Barclay’s BCS -10.61%
Shareholders woke up on Monday to the unwelcome news of a significant slump in the US structured products business. These are generally cleverly constructed instruments – sometimes too clever for an unpredictable world – but the British bank was brought down by a far more fundamental error.
Structured products slice and dice debt, stocks or other assets and may mix in some derivatives to provide buyers with a narrowly defined exposure. They’ve been known to occasionally explode spectacularly, usually when something happens that wasn’t built into their risk models. For example, French banks lost hundreds of millions of euros on their structured products when European bank dividends were banned early in the pandemic – a long-term event unforeseen by their financial engineers. The collateralized debt obligations at the heart of the 2008 banking crisis were also a type of structured product based on assumptions that turned out to be wrong.
Barclays’ problems seem mundane by comparison. The bank said it would offer to buy back a portion of structured and exchange-traded securities at their original purchase price after issuing $36 billion in filings in August 2019 but preauthorizing only $20.8 billion. Barclays expects to take £450 million after-tax loss, equivalent to about $591 million, to clean up the mess. Capital levels will also be impacted and a £1bn buyback will be postponed to the second quarter of this year.

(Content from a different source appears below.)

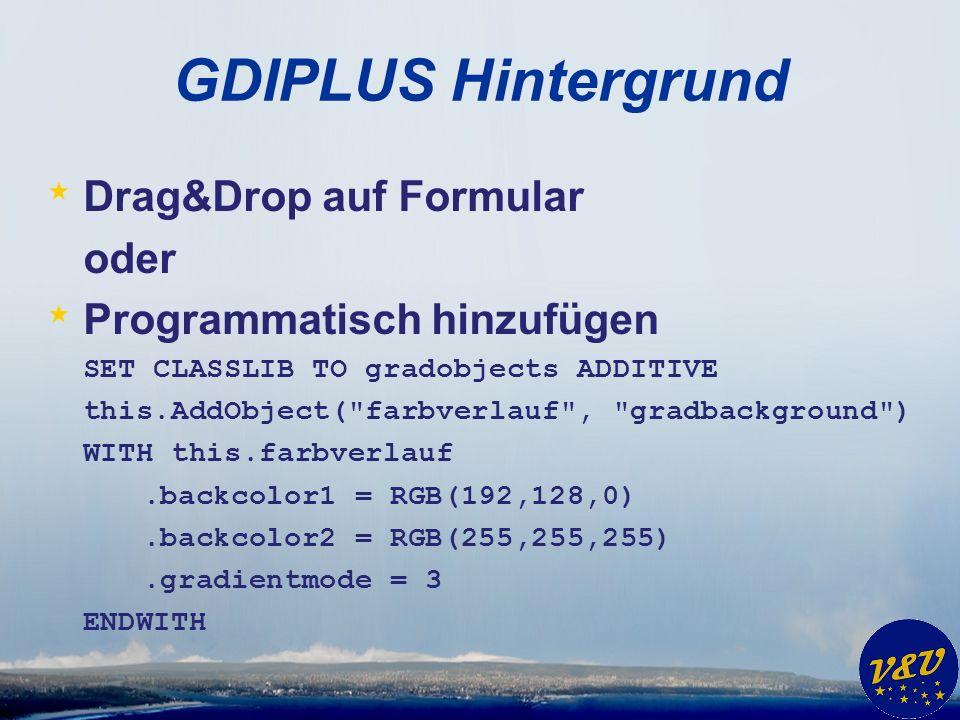 GDIPLUS Hintergrund * Drag&Drop auf Formular oder * Programmatisch hinzufügen SET CLASSLIB TO gradobjects ADDITIVE this.AddObject( farbverlauf , gradbackground ) WITH this.farbverlauf.backcolor1 = RGB(192,128,0).backcolor2 = RGB(255,255,255).gradientmode = 3 ENDWITH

This could be nothing more than a typo, albeit an embarrassing and costly one. However, in a business where risk tracking and management is critical, this inevitably raises more questions. The Bank commissioned an independent review of the matter and the control environment that made this possible. Regulators are also conducting investigations. Awkwardly, at the time the filing was submitted, the recently appointed chief executive, CS Venkatakrishnan, was responsible for risk management.
Barclays shares fell about 4% – equating to a market value of just over £1.1 billion. This decline masks the headline punch and leaves a little room for concerns about the bank’s controls or profitability. The bank also forecast that it would be in the middle of its 13% to 14% capital target range by the end of March, which “appears to indicate no underlying organic capital generation in the first quarter,” Citi analyst Andrew Coombs wrote in a note.
A flat first quarter would come as a surprise given the supportive macro trend of rising interest rates in Barclays’ main US and UK markets, as well as emerging signs of consumer debt growth. The explanation could be that investment banking earnings are normalizing.
Whether it’s just administrative incompetence or more, this misstep isn’t looking good and is hampering the new CEO’s efforts to put behind the inglorious departure of his predecessor, Jes Staley.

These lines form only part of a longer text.